A federal judge shot down BP’s request to penalize Halliburton for allegedly destroying damaging evidence about the quality of its cement slurry that went into drilling the oil well that blew out last year and caused the nation’s worst offshore oil spill.
BP did not prove that it had been “prejudiced” by Halliburton’s actions, U.S. Magistrate Judge Sally Shushan wrote in a ruling on Jan. 20. But Shushan told Halliburton to turn over a computer that ran tests on the cement slurry. The judge ordered a third party to run forensics tests on the computer to see if data Halliburton says was lost can be retrieved.
BP made the allegations against Halliburton on Dec. 5 in advance of a trial over blame for the April 2010 Deepwater Horizon blast.
The explosion killed 11 workers and led to the release of more than 200 million gallons of crude oil into the Gulf of Mexico.
BP PLC and its two main contractors on the ill-fated well, Halliburton Corp. and Transocean Ltd., have been sparring in advance of a trial that starts Feb. 27. U.S. District Judge Carl Barbier will decide fault for the spill in the first phase of the non-jury trial.
BP accused Halliburton employees of doing an internal investigation and discarding and destroying early test results after the blowout that found problems with the cement slurry. BP said Halliburton’s chief cement mixer for Gulf projects testified in depositions that the slurry seemed “thin” to him but that he chose not to write about his findings to his bosses out of fear he would be misinterpreted.

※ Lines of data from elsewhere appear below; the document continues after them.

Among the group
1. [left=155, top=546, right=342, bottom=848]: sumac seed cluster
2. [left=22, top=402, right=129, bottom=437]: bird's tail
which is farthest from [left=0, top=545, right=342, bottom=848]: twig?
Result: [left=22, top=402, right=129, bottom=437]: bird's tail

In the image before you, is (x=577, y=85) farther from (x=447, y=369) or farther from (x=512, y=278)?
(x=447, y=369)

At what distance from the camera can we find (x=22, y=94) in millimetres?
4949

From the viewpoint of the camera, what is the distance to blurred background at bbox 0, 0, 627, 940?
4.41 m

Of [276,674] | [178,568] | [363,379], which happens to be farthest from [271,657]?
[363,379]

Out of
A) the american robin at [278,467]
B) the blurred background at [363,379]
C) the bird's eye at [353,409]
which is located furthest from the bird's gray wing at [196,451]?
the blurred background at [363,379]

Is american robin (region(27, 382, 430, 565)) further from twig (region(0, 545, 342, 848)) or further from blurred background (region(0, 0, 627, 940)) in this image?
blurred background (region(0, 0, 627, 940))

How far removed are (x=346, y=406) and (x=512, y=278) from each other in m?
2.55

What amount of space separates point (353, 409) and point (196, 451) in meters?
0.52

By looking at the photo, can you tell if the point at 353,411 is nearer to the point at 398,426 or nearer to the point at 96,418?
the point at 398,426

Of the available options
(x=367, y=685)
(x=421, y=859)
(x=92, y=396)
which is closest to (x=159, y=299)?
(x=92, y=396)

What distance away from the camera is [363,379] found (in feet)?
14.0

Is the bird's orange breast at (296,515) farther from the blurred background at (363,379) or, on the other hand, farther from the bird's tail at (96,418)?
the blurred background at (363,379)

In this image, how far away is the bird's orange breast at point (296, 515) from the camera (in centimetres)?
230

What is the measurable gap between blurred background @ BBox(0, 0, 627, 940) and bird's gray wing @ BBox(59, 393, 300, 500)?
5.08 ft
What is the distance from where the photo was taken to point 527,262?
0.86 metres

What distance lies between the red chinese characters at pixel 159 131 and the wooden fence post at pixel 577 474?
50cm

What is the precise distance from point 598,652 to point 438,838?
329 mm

In defending itself against BP’s allegations over those early tests, Halliburton called the tests “random, informal post-incident testing” and said that their results in no way meant that the slurry used in the Macondo well was “unstable.”
Federal and independent investigations of the disaster have found fault in Halliburton’s cement job because it failed to properly plug the well. Halliburton used a foamy cement slurry.
While denying BP’s request to penalize Halliburton, Shushan told the companies to work quickly to do the forensic computer tests and gave them until Jan. 26 to appeal.